2019 compared to 2018

Net cash used in operations increased by $669,000 to $10,848,000 for 2019, as compared to $10,179,000 for 2018. Cash operating expenses decreased principally due to increased research and development activities primarily related to our Phase 3 clinical programs.

There were no equipment purchases or other investing activities in 2018 or 2017.

Net cash provided by financing activities was $50,075,000 during 2019 as compared to $15,379,000 during 2018, due primarily to the transactions described below.

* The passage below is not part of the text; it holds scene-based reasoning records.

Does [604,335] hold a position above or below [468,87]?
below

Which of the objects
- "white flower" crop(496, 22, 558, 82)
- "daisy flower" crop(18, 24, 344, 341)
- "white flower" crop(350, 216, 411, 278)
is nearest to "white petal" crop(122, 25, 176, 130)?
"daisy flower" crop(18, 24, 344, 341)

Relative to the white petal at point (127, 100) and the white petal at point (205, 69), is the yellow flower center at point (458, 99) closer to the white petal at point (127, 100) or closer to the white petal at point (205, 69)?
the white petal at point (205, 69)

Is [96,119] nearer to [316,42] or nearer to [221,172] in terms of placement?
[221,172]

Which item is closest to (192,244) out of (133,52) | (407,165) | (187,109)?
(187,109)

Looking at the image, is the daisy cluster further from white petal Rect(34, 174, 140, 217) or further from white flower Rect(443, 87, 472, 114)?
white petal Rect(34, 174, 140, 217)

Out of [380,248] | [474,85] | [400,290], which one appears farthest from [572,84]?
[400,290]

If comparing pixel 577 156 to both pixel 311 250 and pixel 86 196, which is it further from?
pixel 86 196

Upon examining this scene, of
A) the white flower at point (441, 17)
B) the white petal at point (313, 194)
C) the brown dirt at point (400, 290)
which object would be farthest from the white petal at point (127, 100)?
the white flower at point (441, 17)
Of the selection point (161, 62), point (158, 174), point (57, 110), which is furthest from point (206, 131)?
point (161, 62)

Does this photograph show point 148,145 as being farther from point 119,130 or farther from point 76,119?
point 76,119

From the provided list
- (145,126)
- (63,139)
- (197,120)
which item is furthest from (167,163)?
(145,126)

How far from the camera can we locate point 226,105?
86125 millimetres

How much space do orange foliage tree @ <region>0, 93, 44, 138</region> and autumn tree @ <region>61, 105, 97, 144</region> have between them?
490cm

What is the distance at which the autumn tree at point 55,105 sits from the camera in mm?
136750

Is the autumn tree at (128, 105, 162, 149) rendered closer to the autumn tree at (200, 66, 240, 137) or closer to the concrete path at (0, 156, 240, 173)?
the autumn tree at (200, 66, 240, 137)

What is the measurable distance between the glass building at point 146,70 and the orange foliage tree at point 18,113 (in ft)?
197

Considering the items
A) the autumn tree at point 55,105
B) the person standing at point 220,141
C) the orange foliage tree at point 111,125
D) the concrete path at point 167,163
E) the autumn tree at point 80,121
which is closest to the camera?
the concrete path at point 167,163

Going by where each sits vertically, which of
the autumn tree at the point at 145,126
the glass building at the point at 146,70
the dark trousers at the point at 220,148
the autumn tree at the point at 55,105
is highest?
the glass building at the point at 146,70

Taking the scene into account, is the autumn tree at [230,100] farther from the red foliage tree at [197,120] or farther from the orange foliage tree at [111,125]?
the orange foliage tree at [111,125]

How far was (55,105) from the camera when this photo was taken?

In 2019, we completed an issuance of common stock and warrants in stockholder rights offering generating $44,889,000 in proceeds and additionally, received $2,930,000 from issuances of common stock through the At the Market issuances, and received $2,650,000 from exercise of common stock options and warrants. In 2019, we also paid cash dividends of $394,000 on Series A and C preferred stock. In 2018, we completed sales of common stock through At the Market issuances totaling $5,603,000. Additionally, in 2018, we received proceeds totaling $6,003,000 and $3,773,000 from the exercise of common stock warrants and options, respectively.

2018 compared to 2017

Net cash used in operations decreased by $5,713,000 to $10,179,000 for 2018, as compared to $15,892,000 for 2017. Cash operating expenses decreased principally due to decreased research and development activities primarily related to our Phase 2 clinical programs.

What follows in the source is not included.